The quasi Z source inverters have been proposed as an alternative to power conversion concepts as they can both buck or boost input voltage. This paper explores various modulation technique for voltage fed quasi Z-source Inverter. In recent years several modified control technique have been proposed to control the quasi z source inverter in an efficient way. The comparison analysis is performed between various modulation techniques in quasi z source inverter. The modulation techniques are simple boost control, maximum boost control, and maximum constant boost control. From the study maximum constant boost control technique was found to be better than other sinusoidal pulse width modulation

Keywords

Z Source Inverter, Quasi Z Source Inverter, shoot through state, simple boost control, maximum boost control, maximum constant boost control.

INTRODUCTION

More generation resources are required to handle the rapid increase in the energy demand in the present era. The renewable energy resources such fuel cells, photovoltaic and wind are gaining great importance because of environmental concern and limited fossil fuel resources. The renewable energy resources have wide range of output voltage. So additional dc- dc converters were required to step up or step down the voltage. The traditional motor drives employs voltage source inverter which suffers several drawbacks such as obtainable output is limited below the line voltage, inrush of current and harmonic content injection from diode rectifier and so on.
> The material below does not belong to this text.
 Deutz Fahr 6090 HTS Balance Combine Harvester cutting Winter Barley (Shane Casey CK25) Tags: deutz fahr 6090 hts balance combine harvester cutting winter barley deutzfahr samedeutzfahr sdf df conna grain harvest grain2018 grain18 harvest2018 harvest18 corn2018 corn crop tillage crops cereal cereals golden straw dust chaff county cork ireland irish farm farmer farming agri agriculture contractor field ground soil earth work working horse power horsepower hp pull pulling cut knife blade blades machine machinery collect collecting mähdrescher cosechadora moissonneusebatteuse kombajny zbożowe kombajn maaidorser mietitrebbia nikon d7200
These inverters are designed with reduced active semiconductor devices with the point of view for industrial application found increased reliability and lower cost due to reduced complex control circuitries and gating. But the reduced component inverters can perform only buck, boost or buck boost capability with the additionally introduced dc- dc converter. Then, there came a emerging topology in power electronics which perform buck boost and dc-ac conversion in a single stage. Therefore recently Z source inverter has drawn a lot of attention. [1]
The Z-source inverter (ZSI) shown in Fig: 1 is a single stage buck boost converter system uses a unique LC network. It produces output voltage greater than the line voltage by controlling the duty ratio (do) which shows its advantage over the conventional voltage source inverter and by the unique arrangement of inductors and capacitors [4] which can be called as lattice network.This lattice network act as second order low pass filter which can suppress the voltage ripples more than a capacitors in PWM inverters. It can provide ride through during voltage sag, and there is no requirement of dead time because short circuit across any phase leg is allowed. The ZSI has wide range of operating points and thereby can be used where there is unstable power supply like wind power, fuel cell etc. The fig 1 shows Z source inverter.
The ZSI has several drawbacks, namely the input current is discontinuous in the boost mode and the capacitors in the lattice network must sustain high voltage. But the discontinuous input current is not advisable for many sources and may require large input filters.
The shortcoming faced by the ZSI is avoided by a new topology known as quasi Z source inverter (qZSI). The input inductor present in quasi Z source inverter buffers the source current and the voltage on one of the capacitors in the z network is lower than in the case of Z source inverter.The quasi Z source inverter can provide joint earthing of dc link and input source; thereby a reduction in the common mode noise can occur. Therefore there is no disadvantage for quasi Z source inverter when compared with ZSI and hence quasi Z source inverter can be used where ZSI finds its application. [2]
`The modified switching scheme for qZSI is implemented from the traditional scheme, which brought improvement in firing, the switches and in accurately inserting shoot through state. The key factor to control the quasi Z source inverter is the insertion of shoot through zero state within the switching signal which determines the voltage stress across the device, ac voltage output and its harmonic profile [5]. A control within the inverter is done to adjust the output voltage. The pulse width modulation (PWM) can be used for this purpose to achieve the control maximum efficiency. In PWM a fixed dc input voltage is given to the inverter and at the output a controlled ac output voltage is obtained by adjusting turn on and turn off periods of the switching devices within the inverter. The PWM techniques introduced to control the output voltage of a quasi Z source inverter are sinusoidal pulse width modulation and space vector modulation. Sinusoidal pulse width modulation can be achieved in different control methods like, simple boost control, maximum boost control and maximum constant boost control.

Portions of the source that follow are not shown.